Germany's Kohl Battles Dismal Approval Ratings

High costs of reunification taint achievements of 10 years in power

AS Helmut Kohl marks 10 years as Germany's chancellor today, he is beset by problems at home and abroad that have cast a shadow on many of his accomplishments.

Even Mr. Kohl's most significant achievement, presiding over the reunification of Germany, risks becoming his undoing.

He has said that German unity and European unity are two sides of the same coin, but however important it is to him to achieve both, the two are to a certain extent at odds with each other.

The strength of the deutsche mark has given other currencies in the European Monetary System a bruising in recent weeks, and this has given other Europeans second thoughts about closer union within the European Community. But that strong mark is the result of German interest rates kept high to check inflation as Germany strives to rebuild its five "new states." The strong mark also is cramping Germany's own export-oriented economy.

The chancellor's approval ratings are dismal: One recent poll found that 64.7 percent of those questioned wanted him replaced as chancellor. Another poll found that 75 percent of those questioned feel his coalition government is doing a poor job.

East Germans are distraught over high unemployment that is still rising; west Germans are tired of hearing how much reunification will cost. And many Germans, east and west, are worried that they will find their national identity swallowed up in some Brussels-based super-state, and are leery of the Maastricht Treaty.

Germany's opposition Social Democrats charge that Kohl's call for a "solidarity pact" among business, unions, and taxpayers to finance reconstruction in the east has not been fleshed out with proposals. The weekly Die Zeit also complained that Kohl has shown konzeptionslosigkeit, the German equivalent of "trouble with `the vision thing.' "

Other events have suggested that eastern reconstruction is not the only area where vision has been lacking:

* Violence against foreigners, which has raged on for weeks, with little government response.

* The suspected arson at the Sachsenhausen memorial near Berlin and the subsequent desecration of a Jewish memorial in Cottbus.

* The space industry association's planned commemoration Saturday of the 50th anniversary of the rocket that led to the notorious V-2, which killed thousands of British civilians during World War II. The affair sparked an international outcry, including protests from German media distressed that it showed Germans insensitive to history. The commemoration is to go on anyway, without government support.

Meanwhile, the road to European unity, a goal on which Kohl has staked so much, is rough as ever. The afterglow from the French approval, however narrow, of the Maastricht Treaty has faded amid contention and rumors of a "two-speed Europe."

The emotional importance Kohl has placed on European unity, and specifically on the Franco-German alliance, would be hard to overestimate. One image etched in memory is that of Kohl and French President Francois Mitterrand at Verdun, standing before a catafalque draped with the German and French flags. Suddenly the two men clasped hands - before the cameras - for a moment of European solidarity that seemed to still centuries of bellicosity between their two nations.

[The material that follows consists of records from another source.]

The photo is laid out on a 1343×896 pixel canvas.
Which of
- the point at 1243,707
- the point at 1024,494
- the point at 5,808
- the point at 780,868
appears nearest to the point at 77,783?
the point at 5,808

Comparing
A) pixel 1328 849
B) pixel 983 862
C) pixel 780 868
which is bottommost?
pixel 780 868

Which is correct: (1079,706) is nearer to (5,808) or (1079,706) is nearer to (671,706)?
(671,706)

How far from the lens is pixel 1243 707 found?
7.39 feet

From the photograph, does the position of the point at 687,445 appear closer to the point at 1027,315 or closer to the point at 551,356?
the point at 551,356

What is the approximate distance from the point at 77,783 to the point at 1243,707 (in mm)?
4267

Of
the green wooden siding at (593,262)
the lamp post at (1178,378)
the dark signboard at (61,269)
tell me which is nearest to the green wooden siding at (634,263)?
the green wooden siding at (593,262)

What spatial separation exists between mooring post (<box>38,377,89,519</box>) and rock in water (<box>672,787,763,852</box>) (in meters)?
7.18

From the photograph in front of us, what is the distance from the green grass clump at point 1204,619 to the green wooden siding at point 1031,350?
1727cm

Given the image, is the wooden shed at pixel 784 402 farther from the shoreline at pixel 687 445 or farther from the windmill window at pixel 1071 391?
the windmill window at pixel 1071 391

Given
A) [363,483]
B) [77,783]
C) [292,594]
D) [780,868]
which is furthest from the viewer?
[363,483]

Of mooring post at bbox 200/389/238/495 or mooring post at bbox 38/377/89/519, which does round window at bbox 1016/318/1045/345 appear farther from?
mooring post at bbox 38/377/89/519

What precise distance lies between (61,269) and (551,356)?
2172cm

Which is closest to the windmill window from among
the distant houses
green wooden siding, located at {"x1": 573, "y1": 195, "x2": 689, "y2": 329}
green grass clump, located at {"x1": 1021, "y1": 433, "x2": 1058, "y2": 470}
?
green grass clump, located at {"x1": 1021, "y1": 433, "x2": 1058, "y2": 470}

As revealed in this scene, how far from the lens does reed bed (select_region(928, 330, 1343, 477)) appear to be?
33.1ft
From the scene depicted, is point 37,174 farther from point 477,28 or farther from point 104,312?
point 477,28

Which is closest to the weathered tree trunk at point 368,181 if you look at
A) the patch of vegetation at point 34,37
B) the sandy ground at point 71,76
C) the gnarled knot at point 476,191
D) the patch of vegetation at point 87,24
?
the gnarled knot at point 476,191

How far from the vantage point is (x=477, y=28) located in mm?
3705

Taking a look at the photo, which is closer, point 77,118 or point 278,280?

The significance of some of Kohl's earlier international achievements may have faded somewhat. But Ulrich Irmer, the Free Democrats' foreign policy spokesman in the Bundestag, gives Kohl great credit for having adopted "the continuity of foreign policy." Until Kohl became chancellor, the Christian Democrats had opposed the Social Democrats' ostpolitik, or overtures to the East. "He succeeded in forcing his party on this," Mr. Irmer says.

Kohl also made the difficult decision to continue his predecessors' policy of allowing mid-range nuclear weapons on German soil, even as arms-control negotiations continued. This was the so-called NATO "dual track" program, which Kohl has said led ultimately to the crumbling of the Berlin Wall.

The most critical issues on Kohl's plate now have to do with reunification. The event seemed to transform him into a statesman with a place in history on the order of that of Bismarck, and showed him as an instinctive politician who seized the moment rather than considering all the contingencies before acting.

But Kohl is criticized for having muffed the opportunity to draw on the reserve of national cohesiveness and willingness to sacrifice to rebuild eastern Germany. Instead, he promised a relatively painless absorption of the east and, in effect, "no new taxes" for the west, and then had to back down and ask for a temporary tax increase after all.

Karsten Voigt, a member of the Social Democrats' party executive, says that in Germany, "You can get support for taxes, if you argue that the money is to be used for the right reasons.... Even now, there is a willingness to shoulder burdens."

The chancellor may yet avail himself of that willingness. Last week in eastern Germany, he was jeered by hundreds protesting high unemployment. He conceded that things have not gone as well as expected and said he had "profound understanding" for east Germans "who have not seen the light at the end of the tunnel for themselves."

Kohl has shown himself a politician with a shrewd instinct for the people. Political analyst Jochen Thies is counting on the staying power of the often underestimated Kohl. "There is no alternative to Kohl," he says.